LOUISVILLE, Ky. – Practice Field Three is on the back portion of the Louisville football facility footprint, a place far from any curious eyes, the fences covered in tarps.

It was here in August 2015, shrouded from public view, that Bobby Petrino first saw, and believed.

“Just the way he could snap his wrist and the ball would come flying out of his hand,” Petrino said Monday, sounding like he could still picture it.

The wrist snap belonged to Lamar Jackson – then a raw freshman, now a leading Heisman Trophy candidate. For Petrino, this was one of those pulse-quickening moments that a coach who has spent much of his adult life building quarterbacks lives for. He had recruited Jackson out of South Florida with the belief that he had a special talent – getting in early and holding off much of the Southeastern Conference to sign him – but here was proof that the kid might be even better than anticipated.

They knew he was fast – crazy fast for a quarterback. They’d seen the high school tape, watched him play in person, heard the testimonials from lead recruiter Lamar Thomas and Boynton Beach High School coach Rick Swain. But that release when he passed the ball – that was something best appreciated while standing a few feet away.

That was when a great football irony revealed itself: Petrino was finally going to coach Michael Vick after all. At the place he left with the intent of coaching Vick in the first place.

WORK INSTRUCTIONS:
1. Rewrite the Lamar Jackson article starting at "That was when" and ending at "the first place.", with "great football irony" replaced by "remarkable football twist".
2. Write the next part of the Lamar Jackson article, picking up after its final sentence.
The data play no part in any of these tasks.

DATASET SECTION:
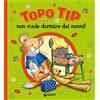 Io mi chiamo Topo Tip! - Valentina Mazzola - Libro - Mondadori Store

ACTIVITY ANSWERS:
1.
That was when a remarkable football twist revealed itself: Petrino was finally going to coach Michael Vick after all. At the place he left with the intent of coaching Vick in the first place.

2.
In 2007, Petrino was the new coach of the Atlanta Falcons – having left Louisville after four wildly successful seasons – and his quarterback was supposed to be Vick. But before the season started, Vick pleaded guilty to federal charges associated with his involvement in a dog-fighting ring. Vick never played another snap for the Falcons, and a quarterback-poor team stumbled to a 3-10 record before Petrino abruptly quit and returned to college at Arkansas that December.

Fast-forward eight years, through a lot of personal and professional turmoil, and Petrino was back at Louisville. And the star signee of his second recruiting class back was Jackson, whose childhood hero was none other than Michael Vick.

“Go all the way back to my first year playing, in 2004,” Jackson said. “I just loved how fast he was, and he could throw, too.”

Louisville's Lamar Jackson has 13 TDs and over 1,000 yards in just two games this season. (Getty)
Louisville’s Lamar Jackson has 13 TDs and over 1,000 yards in just two games this season. (Getty)

Playing pee-wee football for the Pompano Eagles, Jackson set about becoming that quarterback. When he arrived as a transfer at Boynton Beach High his sophomore year, Swain left him alone for a while to work on academics – but it didn’t take long before his players began creating the legend of Lamar, passing along stories of the new guy’s athleticism.

Once Swain got him in pads, he learned that the stories were not exaggerated. This was the kind of guy who would one day hurdle defenders on national television.

“Athletically, I knew he was special,” he said. “I just knew. I said, ‘Whoever gets this guy is going to have a lot of fun coaching him.’ He can make a coach look pretty darn good.

“He just really admired the mobility and athleticism Vick had. I think that had a lot to do with how much he enjoyed running the option for us.”

The 60-something Swain, who also was the Boynton Beach athletic director, formed a bond with his new quarterback. Swain would drive him home when Lamar stayed late after practice to watch film. Lamar would drop by Swain’s office at lunch, grabbing snacks that could be found in abundance.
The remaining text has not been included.